0: jdbc:luciddb:rmi://localhost> select CITY, min(zipcode) minzip, max(zipcode) maxzip, avg(zipcode) avgzip from DIM_CUSTOMER2 group by CITY order by 1;
-- TRUNCATED --
| zzx-city         | 10080   | 19860   | 14690   |
| zzy-city         | 10040   | 19380   | 14732   |
| zzz-city         | 10100   | 20000   | 15101   |
+------------------+---------+---------+---------+
17,576 rows selected (19.271 seconds)

0: jdbc:luciddb:rmi://localhost> select count(*) from DIM_CUSTOMER2 where STATE like '%IN%';
+---------+
| EXPR$0  |
+---------+
| 202825  |
+---------+
1 row selected (4.212 seconds)
0: jdbc:luciddb:rmi://localhost> select sum(zipcode) from DIM_CUSTOMER2 where STATE like '%IN%';
+--------------+
|    EXPR$0    |
+--------------+
| -1251720736  |
+--------------+
1 row selected (4.787 seconds)

I'm not sure if the last result is LucidDB or sqlline, but it's clearly not correct (zipcode are all positive integers).

Reply | Threaded
Open this post in threaded view
|  
Report Content as Inappropriate

Re: 30 Minutes of playing with LucidDB

Zelaine Fong-3


Nick Goodman wrote:

>
> 0: jdbc:luciddb:rmi://localhost> select sum(zipcode) from DIM_CUSTOMER2
> where STATE like '%IN%';
> +--------------+
> |    EXPR$0    |
> +--------------+
> | -1251720736  |
> +--------------+
> 1 row selected (4.787 seconds)
>
> I'm not sure if the last result is LucidDB or sqlline, but it's clearly
> not correct (zipcode are all positive integers).
>

The sum of your zipcodes is probably overflowing the return type of the
sum(), which is an integer.  You can see this in a simple example like
the following:

create table t(a int);
insert into t values(2147483647);
insert into t values(2147483647);

select sum(a) from t will return a negative number.

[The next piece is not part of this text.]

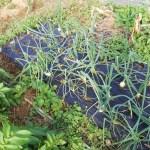 ホーム玉ねぎ(オニオンセット)の2回目の追肥遅れ・・・トンネル栽培で成長を促せるのか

You can workaround this by doing the following:

select sum(cast(a as bigint)) from t;

It looks like the SQL standard specifies the result type in cases like
this to be "implementation-dependent".

-- Zelaine


Reply | Threaded
Open this post in threaded view
|  
Report Content as Inappropriate

Re: 30 Minutes of playing with LucidDB

John Sichi
Administrator
Zelaine Fong wrote:
> select sum(a) from t will return a negative number.
>
> You can workaround this by doing the following:
>
> select sum(cast(a as bigint)) from t;
>
> It looks like the SQL standard specifies the result type in cases like
> this to be "implementation-dependent".

Of course, SQL:2003 also specifies that overflow should be detected at
execution time as an error condition:

http://issues.eigenbase.org/browse/LDB-21

JVS


Reply | Threaded
Open this post in threaded view
|  
Report Content as Inappropriate

Re: 30 Minutes of playing with LucidDB

John Sichi
Administrator
In reply to this post by Nicholas Goodman
Nick Goodman wrote:
>  From a storage perspective, it looks as if the total storage for the 1
> million row table ends up at about 120MB.  I've not added additional
> multiple column indexes, so these are just the column stores.  If anyone
> has some additional information on how to interpret this undocumented
> view that would certainly be welcome.  NOTE: I've done similar tests on
> MySQL Archive engine on this same table, and even at a very maximum
> compression it ends up being about 50MB.  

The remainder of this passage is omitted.